**Goal**
All of the data below must be repeated exactly.

**Task input**

↓

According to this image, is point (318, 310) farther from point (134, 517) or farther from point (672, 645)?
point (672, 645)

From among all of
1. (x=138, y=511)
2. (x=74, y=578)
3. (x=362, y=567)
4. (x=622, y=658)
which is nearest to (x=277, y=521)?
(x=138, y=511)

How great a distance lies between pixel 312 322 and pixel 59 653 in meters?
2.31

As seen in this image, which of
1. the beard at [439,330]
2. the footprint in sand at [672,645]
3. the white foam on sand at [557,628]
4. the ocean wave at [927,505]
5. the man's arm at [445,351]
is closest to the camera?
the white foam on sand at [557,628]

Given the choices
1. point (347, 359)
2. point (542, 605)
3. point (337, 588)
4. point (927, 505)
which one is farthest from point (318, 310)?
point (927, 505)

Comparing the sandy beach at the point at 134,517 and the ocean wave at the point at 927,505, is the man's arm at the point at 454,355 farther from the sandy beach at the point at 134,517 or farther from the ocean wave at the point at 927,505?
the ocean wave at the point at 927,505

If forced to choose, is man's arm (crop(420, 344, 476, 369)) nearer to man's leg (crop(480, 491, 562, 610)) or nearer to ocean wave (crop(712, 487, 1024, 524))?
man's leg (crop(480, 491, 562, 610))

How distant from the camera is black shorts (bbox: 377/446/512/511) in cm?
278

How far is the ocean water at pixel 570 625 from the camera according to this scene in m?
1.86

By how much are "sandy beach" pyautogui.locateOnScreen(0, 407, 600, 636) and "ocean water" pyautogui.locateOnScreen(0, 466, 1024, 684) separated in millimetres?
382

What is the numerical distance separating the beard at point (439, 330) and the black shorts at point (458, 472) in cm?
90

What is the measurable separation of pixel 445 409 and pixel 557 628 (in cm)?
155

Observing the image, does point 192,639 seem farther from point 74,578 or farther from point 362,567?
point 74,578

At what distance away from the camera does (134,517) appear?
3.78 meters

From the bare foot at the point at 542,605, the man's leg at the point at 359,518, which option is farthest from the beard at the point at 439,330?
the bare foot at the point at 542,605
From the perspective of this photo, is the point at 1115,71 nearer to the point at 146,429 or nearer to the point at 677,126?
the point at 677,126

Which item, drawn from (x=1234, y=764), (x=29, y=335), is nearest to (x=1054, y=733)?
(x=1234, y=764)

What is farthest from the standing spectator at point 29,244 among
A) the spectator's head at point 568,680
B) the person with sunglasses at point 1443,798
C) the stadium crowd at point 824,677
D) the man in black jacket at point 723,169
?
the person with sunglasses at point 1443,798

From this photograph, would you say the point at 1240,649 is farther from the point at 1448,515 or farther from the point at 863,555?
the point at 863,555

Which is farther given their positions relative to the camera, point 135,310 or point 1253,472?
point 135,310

↑

**The solution**
According to this image, is point (318, 310) farther from point (134, 517) or farther from point (672, 645)?
point (672, 645)

From among all of
1. (x=138, y=511)
2. (x=74, y=578)
3. (x=362, y=567)
4. (x=622, y=658)
which is nearest to (x=277, y=521)?
(x=138, y=511)

How great a distance lies between pixel 312 322 and pixel 59 653 in meters?
2.31

As seen in this image, which of
1. the beard at [439,330]
2. the footprint in sand at [672,645]
3. the white foam on sand at [557,628]
4. the ocean wave at [927,505]
5. the man's arm at [445,351]
is closest to the camera?
the white foam on sand at [557,628]

Given the choices
1. point (347, 359)
2. point (542, 605)
3. point (337, 588)
4. point (927, 505)
which one is farthest from point (318, 310)?
point (927, 505)

Comparing the sandy beach at the point at 134,517 and the ocean wave at the point at 927,505, is the man's arm at the point at 454,355 farther from the sandy beach at the point at 134,517 or farther from the ocean wave at the point at 927,505?
the ocean wave at the point at 927,505

If forced to choose, is man's arm (crop(420, 344, 476, 369)) nearer to man's leg (crop(480, 491, 562, 610)) or nearer to ocean wave (crop(712, 487, 1024, 524))?
man's leg (crop(480, 491, 562, 610))

How distant from the camera is black shorts (bbox: 377/446/512/511) in cm?
278

How far is the ocean water at pixel 570 625 from the camera according to this scene in m?
1.86

By how much are "sandy beach" pyautogui.locateOnScreen(0, 407, 600, 636) and "ocean water" pyautogui.locateOnScreen(0, 466, 1024, 684) separated in millimetres?
382

What is the numerical distance separating the beard at point (439, 330) and the black shorts at point (458, 472) in cm?
90

What is the measurable separation of pixel 445 409 and pixel 557 628 (in cm)?
155

Observing the image, does point 192,639 seem farther from point 74,578 or farther from point 362,567?
point 74,578

At what distance away from the camera does (134,517) appear?
3.78 meters

From the bare foot at the point at 542,605, the man's leg at the point at 359,518, which option is farthest from the beard at the point at 439,330?
the bare foot at the point at 542,605
From the perspective of this photo, is the point at 1115,71 nearer to the point at 146,429 or nearer to the point at 677,126?
the point at 677,126

Which item, drawn from (x=1234, y=764), (x=29, y=335), is nearest to (x=1054, y=733)?
(x=1234, y=764)

What is farthest from the standing spectator at point 29,244 among
A) the spectator's head at point 568,680
B) the person with sunglasses at point 1443,798
C) the stadium crowd at point 824,677
D) the man in black jacket at point 723,169
?
the person with sunglasses at point 1443,798

From this photograph, would you say the point at 1240,649 is farther from the point at 1448,515 or farther from the point at 863,555?
the point at 863,555

Which is farther given their positions relative to the camera, point 135,310 or point 1253,472?
point 135,310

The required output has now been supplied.